● **PAGE**:
>> start
Sir Ken Robinson’s “Changing Education Paradigms” speech poignantly endorses this assertion by examining the problems we have created with standardized curriculum, rote memorization and nationalized testing: 

While there’s a movement to abolish static teaching practices, all of us – parents, educators and business leaders – have to realize that the capacity to nurture our next generation of <social> entrepreneurs takes root in the conversations we have with kids at home and in our schools. 

In the past, I’ve suggested that we should more heavily invest in empowering kids with service to their community – because it brings heightened relevance.  I’ve really only hinted at how important I feel it is that we use mobile and social technologies as well in this context.  

The 2.0 web is a massive leap forward in human evolution.  According to a think-tank composed of scholars from Silicon Valley, Oxford, Harvard, Rutgers, the Universities of Tokyo and Lausanne and Kansas State University, “The last five years represent a quantum leap in the evolution of Homo Sapiens, comparable to far earlier transformations in hominid history.”

web 2.0 and entrepreneurial creativity

Characteristically, today’s youth value experiential learning and working in teams.  They want to gain knowledge by doing, rather than being told what to do.  Our social web facilitates these types of interactions better than most classrooms currently can.

According to the National School Boards Association (NSBA), more than 93% of educators surveyed say classroom technology has made students more engaged in learning.  But the reality is, we’re still years away from mainstream web 2.0 classroom implementations because of the following challenges:

  1. Social and mobile technology itself has to overcome it’s “mind-numbing, waste of time” reputation.   
  2. Educators, not used to teaching with web 2.0 tools, need to get training and support before they can cut ties with traditional teaching methodologies and print textbooks.

Cost no longer has to be the barrier, as there are a variety of free social media tools for teachers which provide immediate visibility and access to popular information.  Instant messaging & video conferencing enables us to communicate with people around the globe in a millisecond; wikis let us co-create and share ideas; and hundreds of thousands of smart phone applications are at our fingertips.

Academic rigor – the ability to master specific skills – increases with the use of technology.  Even when teachers implement a hybrid approach (coupling traditional methods with e-learning platforms), kids engage more deeply. 

“Our collaboration online has not only enhanced their learning experience, but my own teaching experience as well,” attests one educator.  Adds an 8th grade student:  “We can express our opinions like adults, not kids.”  These statements also reflect the power technology has to seamlessly add a multi-age component to schools – which I’ll save for another post.
>> end
● **DIRECTIVE 1**: Translate this sentence from the essay on web 2.0 in education into Spanish: "They want to gain knowledge by doing, rather than being told what to do."
● **DIRECTIVE 2**: From the essay on web 2.0 in education, transcribe the stretch from "2. Educators, not" through "engage more deeply.".

● **PROVIDED MATERIAL**:
>> start
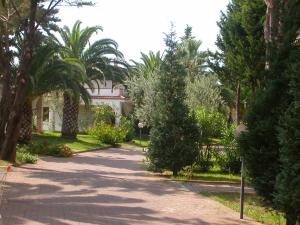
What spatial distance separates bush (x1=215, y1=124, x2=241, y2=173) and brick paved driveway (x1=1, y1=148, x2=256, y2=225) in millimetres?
3363

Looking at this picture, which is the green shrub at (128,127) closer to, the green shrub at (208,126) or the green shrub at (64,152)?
the green shrub at (64,152)

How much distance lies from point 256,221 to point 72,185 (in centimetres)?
606

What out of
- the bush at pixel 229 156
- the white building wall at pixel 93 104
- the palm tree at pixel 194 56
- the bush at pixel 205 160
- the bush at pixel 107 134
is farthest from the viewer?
the palm tree at pixel 194 56

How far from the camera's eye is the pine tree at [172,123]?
1861 cm

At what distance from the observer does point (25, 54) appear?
A: 19484 mm

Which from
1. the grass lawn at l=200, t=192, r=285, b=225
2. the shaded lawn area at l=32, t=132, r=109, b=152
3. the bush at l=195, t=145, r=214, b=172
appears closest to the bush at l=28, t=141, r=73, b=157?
the shaded lawn area at l=32, t=132, r=109, b=152

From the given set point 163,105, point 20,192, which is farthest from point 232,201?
point 163,105

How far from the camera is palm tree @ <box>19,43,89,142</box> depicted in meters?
26.0

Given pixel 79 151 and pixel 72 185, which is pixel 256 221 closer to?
pixel 72 185

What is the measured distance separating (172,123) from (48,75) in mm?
10257

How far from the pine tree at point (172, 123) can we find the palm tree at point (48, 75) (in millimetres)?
8617

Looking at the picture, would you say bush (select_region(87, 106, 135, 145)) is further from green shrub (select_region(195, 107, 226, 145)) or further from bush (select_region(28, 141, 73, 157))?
green shrub (select_region(195, 107, 226, 145))

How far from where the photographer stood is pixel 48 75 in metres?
26.8

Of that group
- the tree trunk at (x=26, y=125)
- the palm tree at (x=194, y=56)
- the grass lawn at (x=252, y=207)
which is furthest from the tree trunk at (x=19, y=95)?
the palm tree at (x=194, y=56)
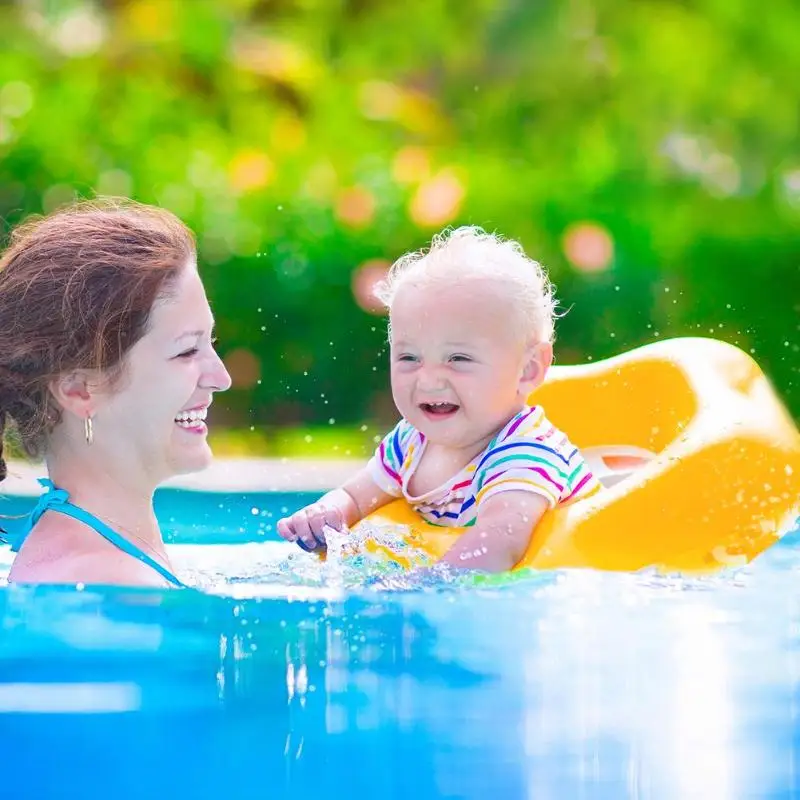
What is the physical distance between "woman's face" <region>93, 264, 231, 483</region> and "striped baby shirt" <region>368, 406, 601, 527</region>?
676 mm

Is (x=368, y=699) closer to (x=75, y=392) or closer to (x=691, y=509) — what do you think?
(x=75, y=392)

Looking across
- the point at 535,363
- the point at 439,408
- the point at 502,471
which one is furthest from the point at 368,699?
the point at 535,363

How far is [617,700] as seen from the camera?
>> end
● **CORRECT RESPONSE 1**: Quieren adquirir conocimientos haciendo, en lugar de que se les diga qué hacer.

● **CORRECT RESPONSE 2**:
2. Educators, not used to teaching with web 2.0 tools, need to get training and support before they can cut ties with traditional teaching methodologies and print textbooks.

Cost no longer has to be the barrier, as there are a variety of free social media tools for teachers which provide immediate visibility and access to popular information.  Instant messaging & video conferencing enables us to communicate with people around the globe in a millisecond; wikis let us co-create and share ideas; and hundreds of thousands of smart phone applications are at our fingertips.

Academic rigor – the ability to master specific skills – increases with the use of technology.  Even when teachers implement a hybrid approach (coupling traditional methods with e-learning platforms), kids engage more deeply.